Awesome, look forward to getting some.

Reactions: Like 1


----------



## shaunnadan (22/3/16)

Stroodlepuff said:


> They arrived in South Africa this morning, customs clearance is pending



how would you rate that tank compared to the ijust2?


----------



## Stroodlepuff (22/3/16)

shaunnadan said:


> how would you rate that tank compared to the ijust2?



Very different, I would rate it as a more MTL tank than the Ijust 2 personally.


----------



## Stroodlepuff (23/3/16)

OnePowerfulCorsa said:


> @Stroodlepuff no UD Balrog replacement coils as yet?



@OnePowerfulCorsa Balrog coils arrived this morning, they will be loaded shortly


----------



## OnePowerfulCorsa (23/3/16)

Stroodlepuff said:


> @OnePowerfulCorsa Balrog coils arrived this morning, they will be loaded shortly


Awesome. Can I get them at the Fourways or Belair branch?


----------



## Stroodlepuff (23/3/16)

OnePowerfulCorsa said:


> Awesome. Can I get them at the Fourways or Belair branch?

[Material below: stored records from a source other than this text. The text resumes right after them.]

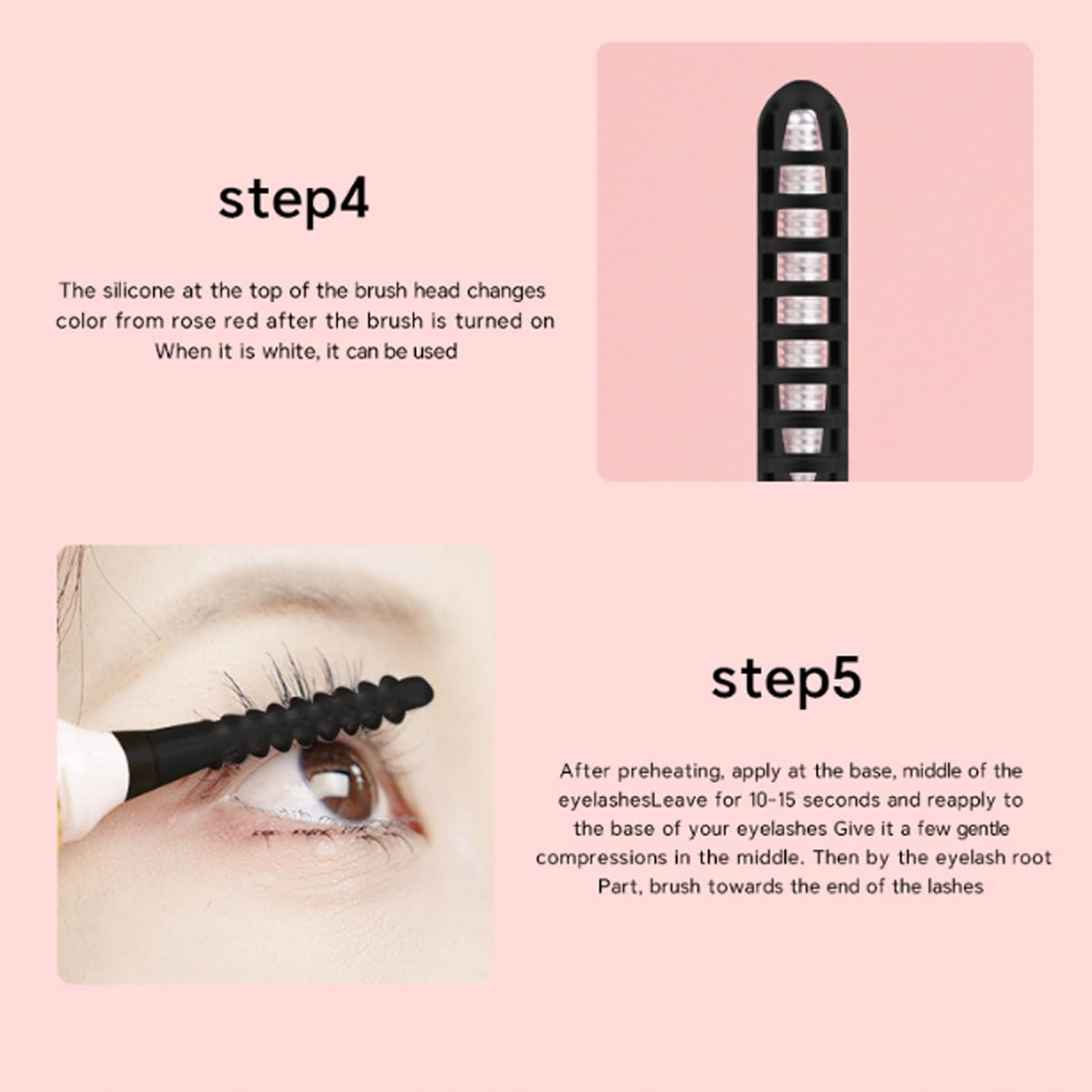 step4

The silicone at the top of the brush head changes color from rose red after the brush is turned on When it is white, it can be used

step5

After preheating, apply at the base, middle of the eyelashesLeave for 10-15 seconds and reapply to the base of your eyelashes Give it a few gentle compressions in the middle. Then by the eyelash root Part, brush towards the end of the lashes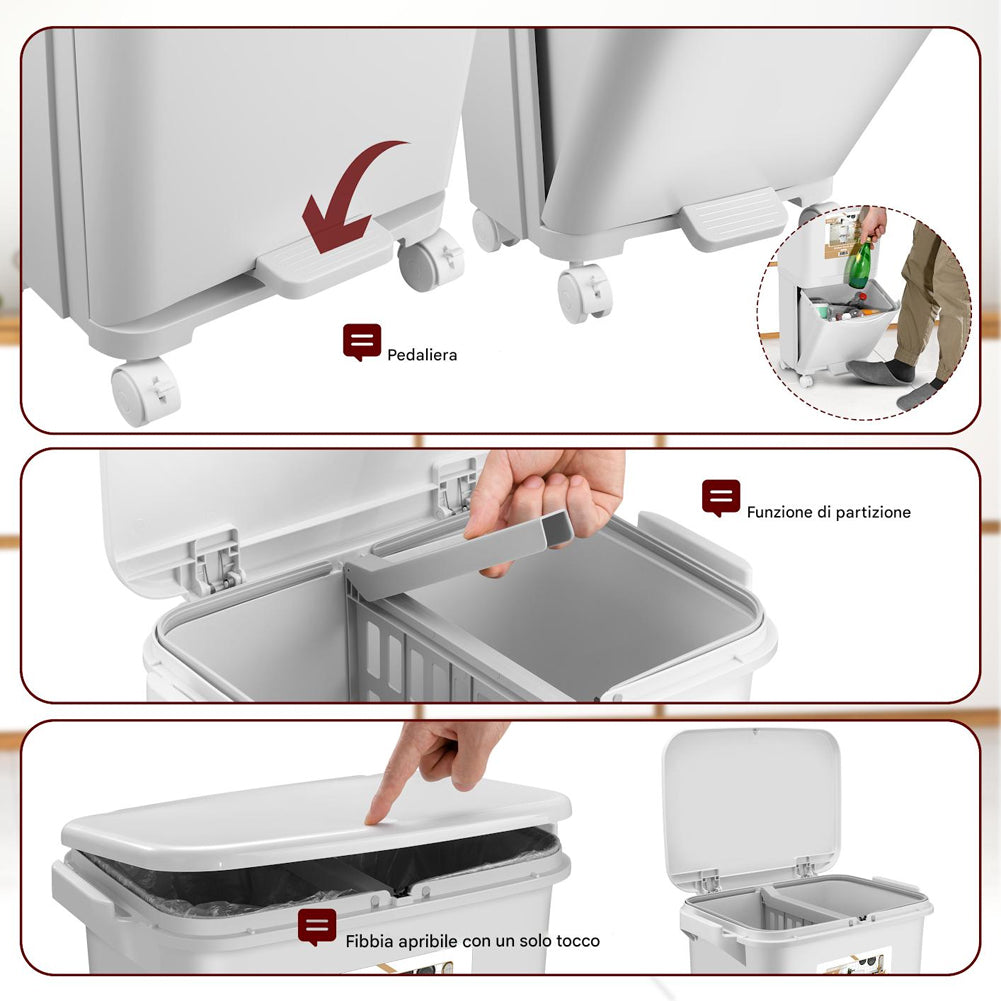 Pedaliera

Funzione di partizione

Fibbia apribile con un solo tocco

Fourways, Bellairs doesnt have yet


----------



## OnePowerfulCorsa (23/3/16)

Stroodlepuff said:


> Fourways, Bellairs doesnt have yet


Thank you kindly. Will pop in this afternoon.


----------



## OnePowerfulCorsa (23/3/16)

Stroodlepuff said:


> Fourways, Bellairs doesnt have yet


Sorted, fetched them now.


----------